Igor Antón es montañero. De pequeño se calzaba las botas y se marchaba con su padre a escalar todas las cimas vascas. Y es nervioso, por eso empezó a andar en bici. Sus padres querían que el chico se cansara y le acabó gustando. Se convirtió en un místico, uno de esos ciclistas que aman este deporte simplemente por lo que es, por sus orígenes. Cuando le llevaban a ver carreras, ponía el carrete a su cámara y hacía fotos a todo. Ayer, en el Zoncolán, las instantáneas se las hicieron a él. Para la historia. Cuando empezó a escalar categorías, de juvenil a amateur, cada primer fin de semana de agosto en la subida a Urkiola se apostaba entre los seguidores. Él no quería ver al ganador, sólo esperaba el paso de su ídolo, de Marco Pantani. Por eso, en su primera participación en el Giro, la única hasta ahora aquella del 2005 que se llevó Paolo Savoldelli, Igor no se lo pensó. Agarró a Roberto Laiseka, su entonces compañero, y se marcharon el día de descanso a rendir culto a la tumba del «Pirata». Un ramo de flores para el ídolo. Ayer se las dieron a él. Nunca se secarán.

Tampoco lo pensó Igor Antón al atacar raudo, decidido pero arriesgado. Un kamikaze suicida a siete kilómetros del final. Contador se le pegó a la rueda, camino de la caza a Joaquim Rodríguez. Pronto cayó el catalán, pero Igor siguió su camino. Poco antes había cruzado la entrada a los confines, «la porta dil inferno», estaba escrito. Alentó el ánimo para marcharse en solitario, genial mientras Nibali tiraba de Contador desquiciado porque el líder no le daba ningún relevo. Tiburón enfurecido. Contador jugó con él como quiso, igual que lleva haciendo con el Giro desde que atacó en Tropea hace una semana. Se pegó a su rueda hasta que en el final le soltó y Nibali sacó los dientes en los micrófonos: «Son cosas muy feas que no se hacen». «Caníbal» Contador, segundo en la etapa, que era su sueño. El de muchos, también el de Igor Antón, el chico que a cada noche que volvía a casa después de ver a Pantani soñaba en ser parte de la gloria eterna del ciclismo. Místico. Ya lo tiene. Para la eternidad.

# # # #

[Tarea]
Para cada afirmación, indica si concuerda con el texto sobre Igor Antón: contesta sí o no y copia literalmente las palabras del texto que lo deciden.
1. Igor Antón empezó a andar en bici porque sus padres querían que se cansara.
2. Igor Antón visitó la tumba de Pantani con Paolo Savoldelli.
3. Contador ganó la etapa.

# # # #

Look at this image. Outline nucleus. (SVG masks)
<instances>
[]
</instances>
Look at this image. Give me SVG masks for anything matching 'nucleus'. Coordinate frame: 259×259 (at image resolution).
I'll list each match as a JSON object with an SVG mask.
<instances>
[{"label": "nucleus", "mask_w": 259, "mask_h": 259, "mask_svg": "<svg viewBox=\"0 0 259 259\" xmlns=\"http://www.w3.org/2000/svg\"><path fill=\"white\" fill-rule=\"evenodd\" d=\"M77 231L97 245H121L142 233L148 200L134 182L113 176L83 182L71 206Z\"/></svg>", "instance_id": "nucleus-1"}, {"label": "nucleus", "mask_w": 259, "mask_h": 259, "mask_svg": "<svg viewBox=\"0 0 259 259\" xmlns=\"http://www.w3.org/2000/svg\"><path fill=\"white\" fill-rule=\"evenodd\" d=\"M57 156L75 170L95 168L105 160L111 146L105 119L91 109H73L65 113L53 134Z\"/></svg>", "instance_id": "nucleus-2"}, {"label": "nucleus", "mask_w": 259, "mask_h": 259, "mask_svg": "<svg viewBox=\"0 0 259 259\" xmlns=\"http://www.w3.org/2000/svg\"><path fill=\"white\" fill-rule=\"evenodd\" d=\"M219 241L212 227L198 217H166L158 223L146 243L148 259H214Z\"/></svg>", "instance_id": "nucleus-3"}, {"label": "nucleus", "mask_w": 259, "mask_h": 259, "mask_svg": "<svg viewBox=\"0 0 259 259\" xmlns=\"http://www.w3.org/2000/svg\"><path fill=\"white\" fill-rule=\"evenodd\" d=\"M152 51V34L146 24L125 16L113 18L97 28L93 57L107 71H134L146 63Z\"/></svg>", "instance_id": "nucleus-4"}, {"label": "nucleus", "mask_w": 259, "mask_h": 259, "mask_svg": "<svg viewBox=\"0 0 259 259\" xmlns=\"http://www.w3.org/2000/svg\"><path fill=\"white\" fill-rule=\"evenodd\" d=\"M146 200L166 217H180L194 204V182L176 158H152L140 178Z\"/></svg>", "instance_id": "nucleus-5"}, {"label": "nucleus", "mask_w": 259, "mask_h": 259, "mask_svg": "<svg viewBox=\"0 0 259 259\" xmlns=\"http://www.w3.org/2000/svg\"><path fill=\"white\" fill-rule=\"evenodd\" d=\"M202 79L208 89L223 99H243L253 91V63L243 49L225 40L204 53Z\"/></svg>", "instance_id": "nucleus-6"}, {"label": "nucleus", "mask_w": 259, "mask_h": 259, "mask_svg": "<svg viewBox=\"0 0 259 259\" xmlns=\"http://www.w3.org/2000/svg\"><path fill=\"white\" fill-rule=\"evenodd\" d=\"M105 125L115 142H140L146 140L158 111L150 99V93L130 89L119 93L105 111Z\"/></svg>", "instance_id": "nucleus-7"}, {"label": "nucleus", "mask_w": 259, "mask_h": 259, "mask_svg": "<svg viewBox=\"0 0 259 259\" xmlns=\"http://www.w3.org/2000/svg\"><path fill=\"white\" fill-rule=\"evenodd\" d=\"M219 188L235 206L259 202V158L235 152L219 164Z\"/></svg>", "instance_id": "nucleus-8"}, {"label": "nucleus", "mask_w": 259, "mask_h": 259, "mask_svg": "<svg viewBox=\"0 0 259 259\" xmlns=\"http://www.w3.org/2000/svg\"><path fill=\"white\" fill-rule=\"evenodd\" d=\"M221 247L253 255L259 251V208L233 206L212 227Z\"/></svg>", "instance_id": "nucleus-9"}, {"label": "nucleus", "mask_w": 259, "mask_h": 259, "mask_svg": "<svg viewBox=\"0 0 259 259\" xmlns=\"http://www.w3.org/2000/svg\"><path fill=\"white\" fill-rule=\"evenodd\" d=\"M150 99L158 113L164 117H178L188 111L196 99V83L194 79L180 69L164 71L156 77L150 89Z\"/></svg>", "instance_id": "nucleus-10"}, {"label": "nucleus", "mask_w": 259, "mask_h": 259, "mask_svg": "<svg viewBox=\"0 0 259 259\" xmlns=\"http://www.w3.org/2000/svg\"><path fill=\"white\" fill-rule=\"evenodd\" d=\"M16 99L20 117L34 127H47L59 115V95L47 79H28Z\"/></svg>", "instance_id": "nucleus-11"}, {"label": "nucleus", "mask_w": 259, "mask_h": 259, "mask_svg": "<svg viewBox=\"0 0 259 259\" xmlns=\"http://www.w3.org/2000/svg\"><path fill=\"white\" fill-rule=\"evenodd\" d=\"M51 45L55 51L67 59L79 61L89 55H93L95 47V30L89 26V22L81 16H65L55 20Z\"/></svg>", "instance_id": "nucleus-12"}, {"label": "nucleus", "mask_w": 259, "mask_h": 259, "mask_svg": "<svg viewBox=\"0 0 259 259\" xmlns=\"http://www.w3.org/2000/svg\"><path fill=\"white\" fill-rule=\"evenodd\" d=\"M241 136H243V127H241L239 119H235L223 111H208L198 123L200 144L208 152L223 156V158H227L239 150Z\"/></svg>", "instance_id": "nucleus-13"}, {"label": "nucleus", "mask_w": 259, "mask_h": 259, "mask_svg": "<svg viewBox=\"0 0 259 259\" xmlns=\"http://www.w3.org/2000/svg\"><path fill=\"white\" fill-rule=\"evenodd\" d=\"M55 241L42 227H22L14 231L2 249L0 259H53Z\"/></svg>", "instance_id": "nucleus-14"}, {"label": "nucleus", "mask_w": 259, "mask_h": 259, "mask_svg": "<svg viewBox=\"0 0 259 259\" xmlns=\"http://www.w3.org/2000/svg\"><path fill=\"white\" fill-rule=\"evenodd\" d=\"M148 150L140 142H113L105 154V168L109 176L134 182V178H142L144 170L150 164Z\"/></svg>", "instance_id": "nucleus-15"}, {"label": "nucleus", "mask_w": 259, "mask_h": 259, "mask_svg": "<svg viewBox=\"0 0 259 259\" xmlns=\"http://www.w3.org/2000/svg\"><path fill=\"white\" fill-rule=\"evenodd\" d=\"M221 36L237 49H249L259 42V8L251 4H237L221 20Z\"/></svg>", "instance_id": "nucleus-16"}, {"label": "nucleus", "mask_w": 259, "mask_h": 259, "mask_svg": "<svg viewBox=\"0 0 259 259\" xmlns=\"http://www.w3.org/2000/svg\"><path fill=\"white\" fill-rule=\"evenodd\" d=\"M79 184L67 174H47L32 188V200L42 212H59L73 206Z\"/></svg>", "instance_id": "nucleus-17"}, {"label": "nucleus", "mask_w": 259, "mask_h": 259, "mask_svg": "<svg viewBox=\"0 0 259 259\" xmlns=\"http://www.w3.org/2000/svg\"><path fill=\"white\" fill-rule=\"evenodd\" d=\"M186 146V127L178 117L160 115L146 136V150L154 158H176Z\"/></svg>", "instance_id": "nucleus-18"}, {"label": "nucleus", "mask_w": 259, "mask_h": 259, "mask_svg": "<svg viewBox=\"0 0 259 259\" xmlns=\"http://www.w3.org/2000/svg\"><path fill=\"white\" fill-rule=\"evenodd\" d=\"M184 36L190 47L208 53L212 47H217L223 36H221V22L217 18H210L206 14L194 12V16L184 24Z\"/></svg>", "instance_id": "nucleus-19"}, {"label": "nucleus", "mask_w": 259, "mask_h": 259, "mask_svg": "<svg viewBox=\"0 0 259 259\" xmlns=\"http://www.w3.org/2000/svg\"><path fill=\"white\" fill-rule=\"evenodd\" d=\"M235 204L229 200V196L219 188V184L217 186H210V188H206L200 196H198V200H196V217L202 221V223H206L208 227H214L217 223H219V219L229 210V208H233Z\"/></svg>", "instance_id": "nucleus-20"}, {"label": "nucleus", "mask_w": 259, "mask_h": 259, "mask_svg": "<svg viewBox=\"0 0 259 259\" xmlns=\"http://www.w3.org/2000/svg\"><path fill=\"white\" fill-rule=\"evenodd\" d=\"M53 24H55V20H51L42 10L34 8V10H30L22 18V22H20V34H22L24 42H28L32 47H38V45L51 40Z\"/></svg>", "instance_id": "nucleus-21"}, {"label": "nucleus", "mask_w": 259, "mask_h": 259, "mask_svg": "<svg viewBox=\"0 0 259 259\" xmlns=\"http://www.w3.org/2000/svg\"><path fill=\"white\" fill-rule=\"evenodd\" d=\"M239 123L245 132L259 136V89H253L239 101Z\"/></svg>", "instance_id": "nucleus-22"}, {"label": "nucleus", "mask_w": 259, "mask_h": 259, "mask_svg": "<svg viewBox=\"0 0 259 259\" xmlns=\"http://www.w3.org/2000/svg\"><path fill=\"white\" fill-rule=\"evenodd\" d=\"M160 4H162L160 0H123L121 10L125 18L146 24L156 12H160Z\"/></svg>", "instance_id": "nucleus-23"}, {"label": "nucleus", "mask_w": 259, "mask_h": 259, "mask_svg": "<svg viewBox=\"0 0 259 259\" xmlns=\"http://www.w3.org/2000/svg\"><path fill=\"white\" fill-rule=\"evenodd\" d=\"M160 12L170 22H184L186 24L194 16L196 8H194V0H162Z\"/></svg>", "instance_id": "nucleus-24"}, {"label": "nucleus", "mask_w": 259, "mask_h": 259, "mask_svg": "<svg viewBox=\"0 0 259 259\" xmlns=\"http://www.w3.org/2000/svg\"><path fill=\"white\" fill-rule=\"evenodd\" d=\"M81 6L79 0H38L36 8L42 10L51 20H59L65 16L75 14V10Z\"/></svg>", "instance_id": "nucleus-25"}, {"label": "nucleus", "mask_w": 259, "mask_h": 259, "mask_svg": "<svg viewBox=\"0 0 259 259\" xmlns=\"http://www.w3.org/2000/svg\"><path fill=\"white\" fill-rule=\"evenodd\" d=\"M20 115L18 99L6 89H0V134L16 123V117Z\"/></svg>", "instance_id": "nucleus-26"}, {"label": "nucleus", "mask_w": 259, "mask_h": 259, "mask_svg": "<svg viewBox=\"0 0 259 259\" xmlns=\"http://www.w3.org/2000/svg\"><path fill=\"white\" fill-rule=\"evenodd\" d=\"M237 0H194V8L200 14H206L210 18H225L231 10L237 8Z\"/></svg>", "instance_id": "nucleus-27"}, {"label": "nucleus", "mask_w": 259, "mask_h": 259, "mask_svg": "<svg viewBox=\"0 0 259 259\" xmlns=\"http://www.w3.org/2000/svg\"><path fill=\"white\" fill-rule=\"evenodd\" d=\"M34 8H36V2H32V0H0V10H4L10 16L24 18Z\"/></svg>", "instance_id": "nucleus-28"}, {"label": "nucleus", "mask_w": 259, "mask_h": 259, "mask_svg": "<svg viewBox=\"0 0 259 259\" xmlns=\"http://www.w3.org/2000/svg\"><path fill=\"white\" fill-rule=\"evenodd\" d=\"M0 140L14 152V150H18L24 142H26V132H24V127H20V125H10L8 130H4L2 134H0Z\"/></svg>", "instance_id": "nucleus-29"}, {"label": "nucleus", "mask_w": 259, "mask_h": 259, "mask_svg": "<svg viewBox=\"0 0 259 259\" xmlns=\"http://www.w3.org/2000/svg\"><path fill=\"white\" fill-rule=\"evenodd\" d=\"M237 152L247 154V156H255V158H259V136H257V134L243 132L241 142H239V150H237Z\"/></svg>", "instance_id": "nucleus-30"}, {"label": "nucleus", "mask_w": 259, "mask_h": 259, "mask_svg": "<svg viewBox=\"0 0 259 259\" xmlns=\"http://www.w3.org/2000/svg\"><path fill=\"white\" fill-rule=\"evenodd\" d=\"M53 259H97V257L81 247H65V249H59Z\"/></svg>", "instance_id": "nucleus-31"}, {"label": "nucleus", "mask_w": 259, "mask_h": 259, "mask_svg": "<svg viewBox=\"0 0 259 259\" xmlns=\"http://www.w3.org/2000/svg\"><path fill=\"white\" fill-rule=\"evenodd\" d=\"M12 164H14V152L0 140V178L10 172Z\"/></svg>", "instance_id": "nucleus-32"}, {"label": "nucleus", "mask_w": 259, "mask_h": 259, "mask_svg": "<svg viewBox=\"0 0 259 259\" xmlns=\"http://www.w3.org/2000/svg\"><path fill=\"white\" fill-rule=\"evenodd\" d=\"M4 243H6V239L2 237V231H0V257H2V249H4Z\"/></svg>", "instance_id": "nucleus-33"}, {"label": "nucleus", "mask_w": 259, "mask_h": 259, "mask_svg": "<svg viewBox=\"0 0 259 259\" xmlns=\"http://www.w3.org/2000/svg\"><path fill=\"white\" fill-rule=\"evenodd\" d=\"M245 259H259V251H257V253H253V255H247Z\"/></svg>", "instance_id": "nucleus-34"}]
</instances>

# # # #

[Respuesta]
1. Sí: "Y es nervioso, por eso empezó a andar en bici. Sus padres querían que el chico se cansara y le acabó gustando."
2. No: "Agarró a Roberto Laiseka, su entonces compañero, y se marcharon el día de descanso a rendir culto a la tumba del «Pirata»."
3. No: "«Caníbal» Contador, segundo en la etapa"